Я уверенно подтвердил:

— А я такой и есть! Я снова начал писать.

— Прекрасно, — захохотала Ребекка. — Роман?

— Дьявольская идея. Скоро созрею.

— Поужинаем сегодня у меня. Подготовим твое выступление у Уисклоса. — И замолчала. Почти надолго. Вся ее жизнь — разговоры. — Расскажешь мне о будущей книге?

Я почувствовал бескорыстный дружеский интерес. Она беспокоилась обо мне.

— Заметано, — согласился я. — Ты будешь моим доверенным лицом.

Мне было так хорошо, что я взлетел по лестнице. Ребекка меня выслушает, поможет с романом, и никаких проблем. Вот сейчас я и придумаю, почему издатель убил автора, а вечером предложу ей мою тайну в подарок.

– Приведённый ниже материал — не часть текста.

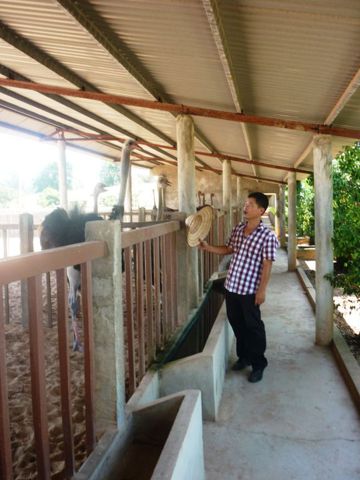 Bạn Nam Nguyên Hà Độc thân 34 tuổi Tìm người yêu lâu dài ở Đà Lạt, Lâm Đồng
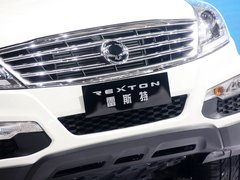 2014款 2.7T 自动 四驱豪华导航版 5座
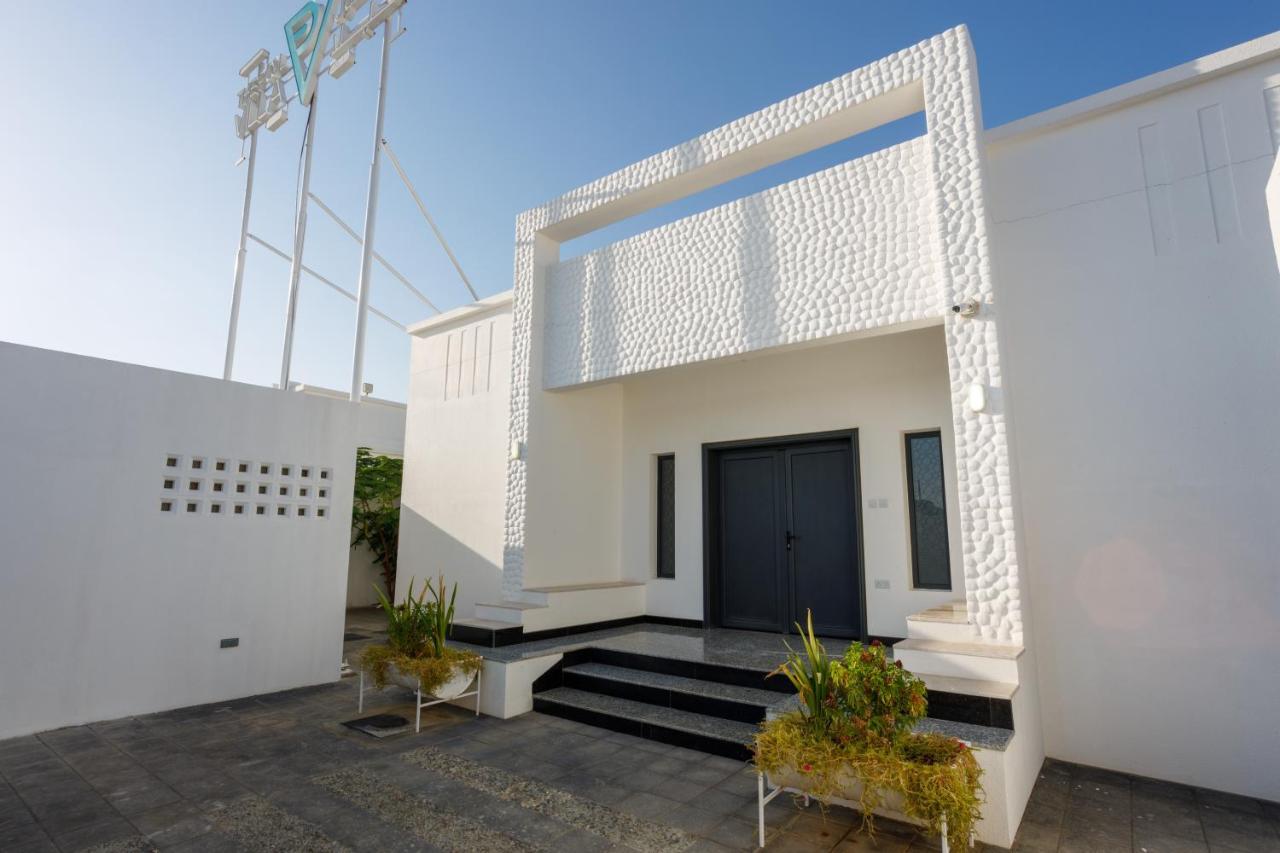 The Pool Villa - Tanuf Nizwa Esterno foto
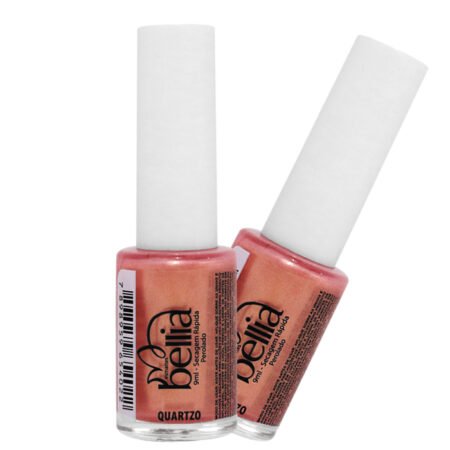 Esmalte Bellia -Quartzo 9ml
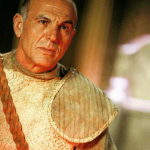 Stargate actor Carmen Argenziano passes away. Stargate actor Carmen Argenziano passes away.
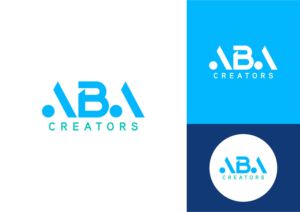 ABA Creators | Logo Design by ammar_ed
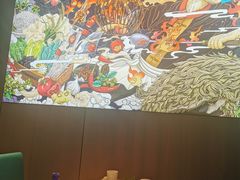 -半天妖烤鱼(和平印象城店)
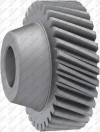 011409 Шестерня привода компрессора, миниатюра — 1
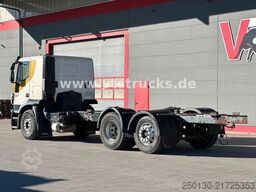 IVECO Stralis 330 EEV 6x2 LL Fahrgestell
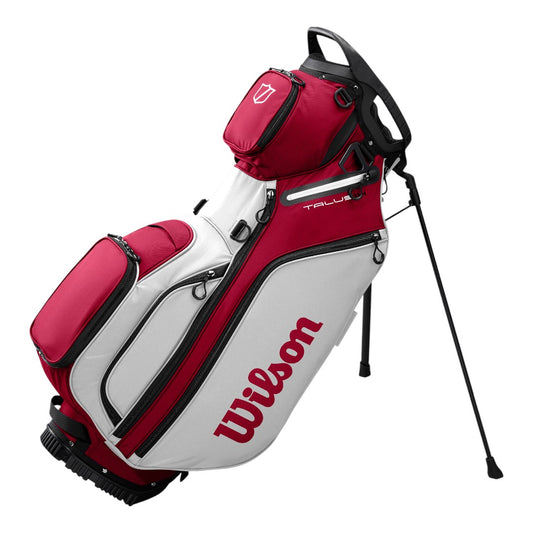 Wilson Talus Golf Stand Bag WG4007102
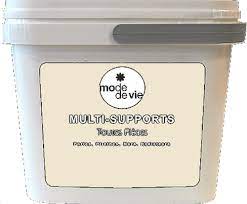 Les représentations de systèmes de couleur, les nuanciers, mettent toujours en avant les couleurs vives, qui excitent plus l'imagination. Peinture Mode De Vie Multi Support Satinee 2 5l Plume Peinture Couleur Peinture Interieur Peinture Revetement Decoration Interieur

Прежде чем вернуться на место, я купил в киоске журналы, те, что читают и с начала, и с конца, и с середины: фотографии, заголовки, сплетни, несколько фраз. Иногда я задерживался на пикантных деталях в статьях о грешках известных людей, частенько отвлекаясь то на велосипедиста, то на ребенка в коляске, то на пешеходов. Я совершенно отрешился от происходящего вокруг.

Я предложил журналы девушке, которая пила газированную воду за соседним столиком. Она поблагодарила, отключила свой мобильный телефон и протянула руку. Я счел это знаком заинтересованности. На девушке было платье в цветочек и, когда она переворачивала страницы, груди под платьем двигались вместе с маргаритками на ткани. Ее обнаженные плечи и легкий пушок на руках ласкал теплый ветерок. Я посмотрел на рисунок карибского браслета, украшавшего ее правое запястье, заглянул в глаза девушки. Глаза были цвета карибского неба.

Она первая обратилась ко мне, показав обожаемую актрису на обложке, и посоветовала посмотреть ее последний фильм. Взглянув на часы-кулон девушки, я понял, что шесть часов пролетели. При небольшом везении мы могли бы добежать до зала Гомон в середине улицы Рене, проскользнув между автобусами. Я возьму ее за руку. Платье приподнимется. Какой-то мужчина присвистнет. Она засмеется, потому что ее ничто не смущает. Я уже гордился ее загорелыми ногами, но пришлось оставить мечты и забыть о вопросе, готовом сорваться-с языка: что вы сегодня делаете? Была Ребекка и ее ужин.

На лбу артистки с журнальной обложки я записал свой номер телефона. Девушка улыбнулась и протянула руку, прощаясь. Я приложился к руке, и она назвала свое имя: Мари. На переходе я обернулся: Мари звонила. Легкий укол в сердце. Я уже жалел, что согласился ужинать с Ребеккой.